Su padre, del bando republicano, fue enviado tras la guerra a un campo de concentración en el norte de Aragón. De allí logra escapar junto a un contingente y cruzan los Pirineos, con tan mala fortuna que topan con la invasión nazi, viéndose forzados a enrolarse en sus filas hasta que lograron pasarse al bando soviético. Tampoco les sonrió la suerte, y fueron tomados por desertores y enviados 11 años a un campo de concentraciÓn en Kazajistán hasta que Stalin murió, en 1953. Después fue a Tibilisi (Georgia), por entonces una de las antiguas repúblicas de la URSS a la que habían llegado exiliados españoles huyendo del cerco de Leningrado, donde el nazismo sitió la capital rusa durante dos años y medio.

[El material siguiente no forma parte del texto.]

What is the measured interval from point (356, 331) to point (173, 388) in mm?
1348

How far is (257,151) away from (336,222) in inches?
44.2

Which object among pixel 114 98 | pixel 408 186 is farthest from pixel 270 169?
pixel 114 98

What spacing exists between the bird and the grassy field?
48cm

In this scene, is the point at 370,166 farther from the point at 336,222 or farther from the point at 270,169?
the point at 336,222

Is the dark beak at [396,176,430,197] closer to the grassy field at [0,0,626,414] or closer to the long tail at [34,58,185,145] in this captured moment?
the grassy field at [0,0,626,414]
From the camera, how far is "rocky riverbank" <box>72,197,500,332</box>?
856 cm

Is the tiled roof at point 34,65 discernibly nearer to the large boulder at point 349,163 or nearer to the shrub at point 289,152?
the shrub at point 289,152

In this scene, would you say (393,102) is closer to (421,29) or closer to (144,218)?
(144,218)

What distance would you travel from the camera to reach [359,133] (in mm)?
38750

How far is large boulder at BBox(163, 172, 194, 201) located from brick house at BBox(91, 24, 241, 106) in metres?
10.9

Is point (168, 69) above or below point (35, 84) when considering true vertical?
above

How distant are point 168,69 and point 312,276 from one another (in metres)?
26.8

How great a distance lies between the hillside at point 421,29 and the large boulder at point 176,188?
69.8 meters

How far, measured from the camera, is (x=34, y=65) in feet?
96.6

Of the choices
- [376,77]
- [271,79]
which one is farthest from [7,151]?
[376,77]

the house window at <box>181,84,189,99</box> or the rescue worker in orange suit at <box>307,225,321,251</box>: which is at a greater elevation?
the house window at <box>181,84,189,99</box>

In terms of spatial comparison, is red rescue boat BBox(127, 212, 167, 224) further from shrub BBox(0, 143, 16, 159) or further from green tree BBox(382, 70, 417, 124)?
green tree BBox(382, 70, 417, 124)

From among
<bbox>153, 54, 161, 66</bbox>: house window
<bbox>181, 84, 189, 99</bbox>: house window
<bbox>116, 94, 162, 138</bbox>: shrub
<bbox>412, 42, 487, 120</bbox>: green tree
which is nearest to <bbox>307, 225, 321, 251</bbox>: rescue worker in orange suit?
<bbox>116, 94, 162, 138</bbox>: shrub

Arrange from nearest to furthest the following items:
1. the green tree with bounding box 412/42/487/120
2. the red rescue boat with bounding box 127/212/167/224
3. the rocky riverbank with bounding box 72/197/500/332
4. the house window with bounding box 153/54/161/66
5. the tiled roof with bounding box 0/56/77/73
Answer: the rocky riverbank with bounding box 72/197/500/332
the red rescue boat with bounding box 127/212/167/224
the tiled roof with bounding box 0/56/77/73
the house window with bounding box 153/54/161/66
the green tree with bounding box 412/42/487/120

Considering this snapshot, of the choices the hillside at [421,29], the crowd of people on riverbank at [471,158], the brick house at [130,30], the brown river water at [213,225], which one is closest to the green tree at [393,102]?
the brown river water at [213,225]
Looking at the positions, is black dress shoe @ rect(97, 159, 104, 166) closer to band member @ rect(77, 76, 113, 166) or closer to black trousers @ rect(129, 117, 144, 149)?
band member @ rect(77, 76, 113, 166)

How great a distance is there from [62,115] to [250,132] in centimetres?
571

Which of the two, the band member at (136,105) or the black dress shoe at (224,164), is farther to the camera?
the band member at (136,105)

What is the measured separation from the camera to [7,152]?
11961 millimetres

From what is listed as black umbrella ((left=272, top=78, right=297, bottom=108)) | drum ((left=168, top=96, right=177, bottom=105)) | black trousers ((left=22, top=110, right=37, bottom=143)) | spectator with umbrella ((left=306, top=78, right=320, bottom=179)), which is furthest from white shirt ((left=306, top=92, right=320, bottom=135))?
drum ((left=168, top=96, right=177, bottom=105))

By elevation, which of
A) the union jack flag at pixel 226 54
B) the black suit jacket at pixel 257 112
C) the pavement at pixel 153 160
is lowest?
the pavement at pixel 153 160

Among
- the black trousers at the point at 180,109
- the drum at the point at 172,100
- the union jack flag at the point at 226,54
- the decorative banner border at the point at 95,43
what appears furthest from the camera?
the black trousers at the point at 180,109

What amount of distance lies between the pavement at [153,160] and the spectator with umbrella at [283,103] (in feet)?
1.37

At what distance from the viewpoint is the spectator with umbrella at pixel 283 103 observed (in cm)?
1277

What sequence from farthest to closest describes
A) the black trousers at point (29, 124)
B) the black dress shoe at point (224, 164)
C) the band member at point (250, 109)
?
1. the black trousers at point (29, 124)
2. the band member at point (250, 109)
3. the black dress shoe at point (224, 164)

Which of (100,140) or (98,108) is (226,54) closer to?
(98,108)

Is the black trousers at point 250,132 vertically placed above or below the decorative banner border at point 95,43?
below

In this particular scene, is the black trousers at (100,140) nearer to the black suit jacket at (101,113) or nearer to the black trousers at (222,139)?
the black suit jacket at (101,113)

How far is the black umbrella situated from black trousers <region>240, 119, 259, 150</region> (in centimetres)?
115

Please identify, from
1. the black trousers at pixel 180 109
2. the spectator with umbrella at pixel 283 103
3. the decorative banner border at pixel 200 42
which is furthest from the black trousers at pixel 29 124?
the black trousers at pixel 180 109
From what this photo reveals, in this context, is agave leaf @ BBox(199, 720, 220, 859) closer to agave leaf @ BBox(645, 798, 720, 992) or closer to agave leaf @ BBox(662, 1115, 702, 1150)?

Entre los exiliados conoció a la que sería su mujer. Pronto tendrían un hijo que a día de hoy hace perdurar su historia.

Gonzalo Barrena, profesor de Filosofía nacido en la antigua república soviética de Tibilisi después de que su abuelo se embarcara como voluntario con los 'niños de Rusia'. / Mara Villamuza | LNE
Barrena llegó a España en mayo de 1957, con seis meses de edad. La guerra civil y el estallido de la segunda guerra mundial dificultó la vuelta a casa de los miles de niños expatriados, ante la ruptura de relaciones entre Francisco Franco y Stalin. "Lo que iban a ser tres meses hasta fueron 20 años". La tragedia golpeó a su familia de uno y otro lado. Tras huir de la guerra y del franquismo, su abuelo fue denunciado por no ser suficientemente afecto al régimen y terminó en un gulag en el Ártico, donde murió de neumonía.
El filósofo relata también el trauma de la vuelta a España en repatriaciones masivas en el 56 y 57. Un retorno que no fue tal como esperaban. "Los padres enviaron a niños y se encontraron a adultos casados y con familia", relata Barrena, que destaca la "frialdad con la que fueron recibidos". En un momento donde las comunicaciones eran muy limitadas, las primeras cartas reavivaron de golpe el afecto interrumpido. Pero la realidad resultó decepcionante. "El calor con el que siempre soñaron no se podía fabricar artificialmente". Muchos de ellos volvieron después a Rusia, al no lograr encajar en el país que les vio nacer.
Tras volver a su Asturias natal y en pleno franquismo, sus padres viajaban una vez al año a Madrid. "Pensaba que era para ver a mis tíos. En realidad iban a prestar declaración obligada a la Dirección General de Seguridad". En aquellos años de Guerra Fría, relata, "había una sensación paranoide por parte de la CIA y el Gobierno de Franco sobre el desarrollo de la URSS". El franquismo hizo un seguimiento a los niños -y mayores- retornados de Rusia. A día de hoy, de esos niños quedan entre 30 y 40 con vida, rondando los cien años. "Hoy, en 2025, la sangre de esos 3.000 niños circula por 25.000 descendientes".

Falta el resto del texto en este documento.